Al termine della seconda guerra mondiale pensavamo che la crudeltà, dopo Hitler e il suo regime, non poteva più allignare nell’animo umano. Pensavamo che il buon senso, l’amore per le persone, il confronto sereno e pacato potevano portarci ad evitare nuovi conflitti. Pensavamo inoltre, come sosteneva Albert Einstein, che “la guerra non si può umanizzare, si può solo abolire”. Pensavamo anche che le quattro condizioni per avere la pace fossero, come sosteneva Papa Giovanni Paolo II, solamente “verità, giustizia, amore e libertà”.
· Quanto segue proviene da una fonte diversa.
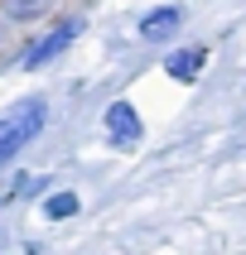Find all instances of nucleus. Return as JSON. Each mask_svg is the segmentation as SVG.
<instances>
[{
  "label": "nucleus",
  "instance_id": "1",
  "mask_svg": "<svg viewBox=\"0 0 246 255\" xmlns=\"http://www.w3.org/2000/svg\"><path fill=\"white\" fill-rule=\"evenodd\" d=\"M43 121H48L43 97H24V101H14V106L0 111V169H5V164L43 130Z\"/></svg>",
  "mask_w": 246,
  "mask_h": 255
},
{
  "label": "nucleus",
  "instance_id": "2",
  "mask_svg": "<svg viewBox=\"0 0 246 255\" xmlns=\"http://www.w3.org/2000/svg\"><path fill=\"white\" fill-rule=\"evenodd\" d=\"M77 34H82V19H77V14H72V19H63V24H53V29H48V34H43V39L24 53V68H43V63H48V58H58L72 39H77Z\"/></svg>",
  "mask_w": 246,
  "mask_h": 255
},
{
  "label": "nucleus",
  "instance_id": "3",
  "mask_svg": "<svg viewBox=\"0 0 246 255\" xmlns=\"http://www.w3.org/2000/svg\"><path fill=\"white\" fill-rule=\"evenodd\" d=\"M145 126H140V116H135V106L130 101H111L106 106V140L116 144V149H130V144H140Z\"/></svg>",
  "mask_w": 246,
  "mask_h": 255
},
{
  "label": "nucleus",
  "instance_id": "4",
  "mask_svg": "<svg viewBox=\"0 0 246 255\" xmlns=\"http://www.w3.org/2000/svg\"><path fill=\"white\" fill-rule=\"evenodd\" d=\"M203 63H208V53H203V48H179V53H169L164 72H169V77H179V82H193Z\"/></svg>",
  "mask_w": 246,
  "mask_h": 255
},
{
  "label": "nucleus",
  "instance_id": "5",
  "mask_svg": "<svg viewBox=\"0 0 246 255\" xmlns=\"http://www.w3.org/2000/svg\"><path fill=\"white\" fill-rule=\"evenodd\" d=\"M174 29H179V10H174V5L150 10V14L140 19V34H145V39H164V34H174Z\"/></svg>",
  "mask_w": 246,
  "mask_h": 255
},
{
  "label": "nucleus",
  "instance_id": "6",
  "mask_svg": "<svg viewBox=\"0 0 246 255\" xmlns=\"http://www.w3.org/2000/svg\"><path fill=\"white\" fill-rule=\"evenodd\" d=\"M77 193H53V198H43V217L48 222H68V217H77Z\"/></svg>",
  "mask_w": 246,
  "mask_h": 255
},
{
  "label": "nucleus",
  "instance_id": "7",
  "mask_svg": "<svg viewBox=\"0 0 246 255\" xmlns=\"http://www.w3.org/2000/svg\"><path fill=\"white\" fill-rule=\"evenodd\" d=\"M24 5H34V0H24Z\"/></svg>",
  "mask_w": 246,
  "mask_h": 255
}]
</instances>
Ebbene l’invasione Russa in Ucraina ha riportato l’Europa ed il Mondo intero sull’orlo di un conflitto riproponendoci quel ventaglio di crudeltà umana e di timori, non indifferenti, che pensavamo sopiti.
Il massacro di civili a Bucha, sobborgo alle porte di Kiev, quello a Kramatorsk, nella regione del Donetsk, e di tante altre città Ucraine oltre a riaprire l’animo umano al timore della guerra, facendoci constatare come la pace non può mai allignare quando esiste un abisso tra intenzione e risultato, ci impone una riflessione su quello che definiamo volontà di pace.
Espressione semplice a dirsi ma difficile a realizzarsi perché quasi sempre viene utilizzata a sproposito e, quasi sempre, per nascondere le vere intenzioni di chi, da ipocrita, si muove solo per costruire un interesse, il suo, che è mirato solamente a ricercare il potere politico.
Ricerca che, nell’incapacità di trovare riscontro nel consenso elettorale, assume pretesto per imporre, anche attraverso la guerra, un disegno politico di tipo territoriale, etnico, storico, culturale, politico, economico o religioso che molto spesso assume mostruosità ed orrore.
Il potere autoritario infatti, per sua natura, pretende obbedienza incondizionata dalla popolazione senza peraltro dar conto del suo operato o, in modo più crudo e raffinato, avvalendosi della prevaricazione della forza o peggio utilizzando l’arte della comunicazione di massa per distogliere la pubblica opinione dal reale e condurla verso quel consenso che si intende perseguire.
Meccanismo perverso che va oltre l’equilibrio di ragionevolezza e di proporzionalità di qualsiasi decisione proprio perché si muove all’interno di una logica che va al di fuori dell’interesse pubblico sociale.
La guerra in questo caso diventa normale, come normale diventa la violenza sui civili, sulle città, sugli ospedali, sulle scuole, sui presidi industriali, sugli aeroporti, sui ponti, ecc.
Putin, dal suo primo incarico di governo avuto nel 1998, ha perseguito, con puro cinismo politico, la logica della sopraffazione e del sistematico ricorso alla tortura, magari questa occultata dai media ufficiali di regime, alla carcerazione, all’avvelenamento ed in certi casi anche alla morte degli oppositori.
Il suo progetto politico è stato quello di trovare in qualunque modo il consenso con l’idea di realizzare una nuova area euroasiatica, comprendente le vecchie repubbliche sovietiche, da contrappore a quella euroamericana e a quella indo-cinese.
Progetto autoritario che ha cercato di perseguire con le sue guerre in Cecenia, in Georgia, in Crimea, in Siria, in Kazakhistan e, di recente, in Ucraina.
Progetto che, pur criticato e contrastato dalle varie organizzazioni umanitarie internazionali come ONU, UNICEF, UNESCO, FAO, OMS, AIEA (Agenzia Internazionale per l’Energia Atomica), dalle organizzazioni militari internazionali come NATO, CEUMC (Comitato militare dell’UE), dalle varie organizzazioni economiche globali come la Banca Mondiale, l’Organizzazione Mondiale del Commercio (OMC), si sono dimostrate quasi impotenti a frenare Putin.
Anche Papa Francesco ha evidenziato l’impotenza dell’ONU difronte al massacro di Bucha. In merito, ha detto Bergoglio, “si parla spesso di “geopolitica” ma purtroppo la logica dominante è quella delle strategie degli Stati più potenti per affermare i propri interessi estendendo l’area di influenza economica”.
Ebbene su tutto questo occorre fare una riflessione mirata da un lato a sollecitare tutti gli Stati a rivedere i regolamenti internazionali per riportare i sistemi di collaborazione tra Stati più umani e più rispettosi dei diritti di uguaglianza e di sviluppo socio economico.
Dall’altro mirare a sviluppare una cultura di pace secondo uno schema di coesione tra volontà e risultato ma soprattutto nella consapevolezza che la pace non può e non deve essere il frutto di una crudeltà sconfitta né tanto meno il compromesso ad una ingiustizia perpetrata nei confronti del più debole.